━━━ DATASET ━━━

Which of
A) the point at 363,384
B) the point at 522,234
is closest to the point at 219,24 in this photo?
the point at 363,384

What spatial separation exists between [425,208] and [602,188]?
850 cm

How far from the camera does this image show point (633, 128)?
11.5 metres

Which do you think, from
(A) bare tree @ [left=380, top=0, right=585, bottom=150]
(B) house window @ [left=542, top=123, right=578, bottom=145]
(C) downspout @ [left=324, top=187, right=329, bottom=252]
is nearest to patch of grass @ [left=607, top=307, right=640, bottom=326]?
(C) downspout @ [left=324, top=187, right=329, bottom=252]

━━━
━━━ DATASET ━━━

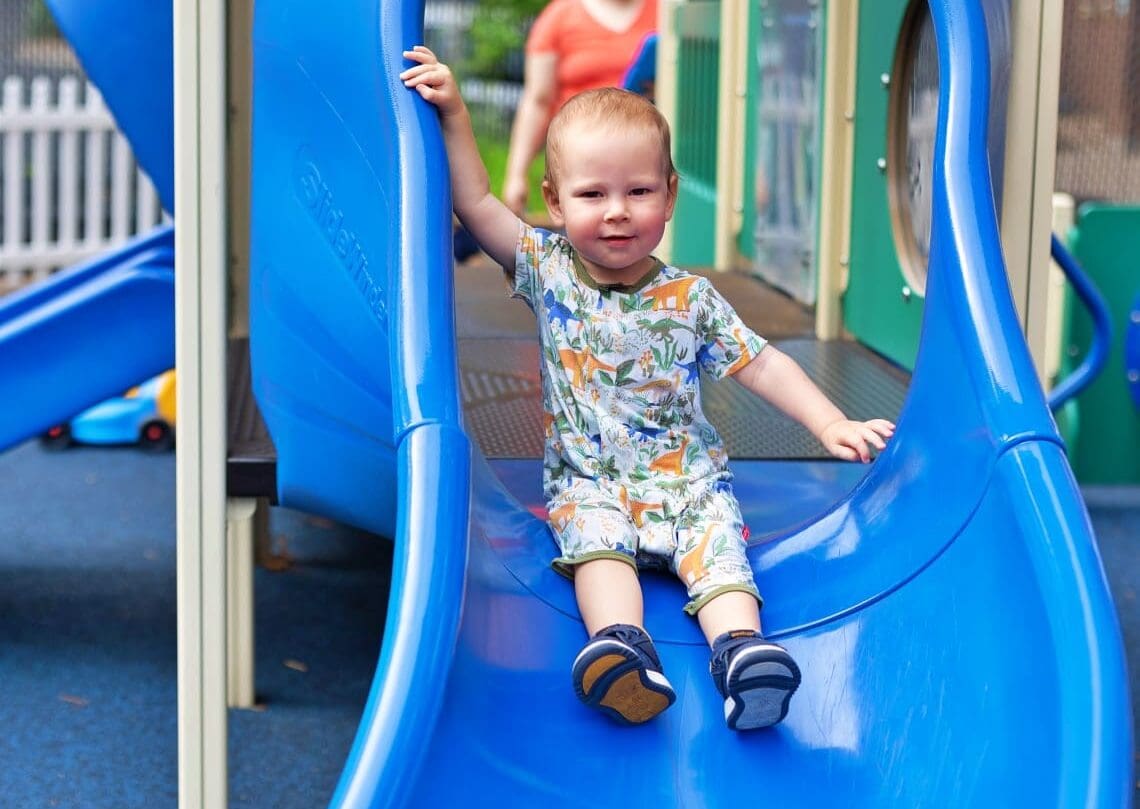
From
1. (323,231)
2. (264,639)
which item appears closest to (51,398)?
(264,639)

━━━

* [EXERCISE TASK]: Return each line of the material above that contains the word "this".

* [CORRECT RESULT]:
is closest to the point at 219,24 in this photo?
How far from the camera does this image show point (633, 128)?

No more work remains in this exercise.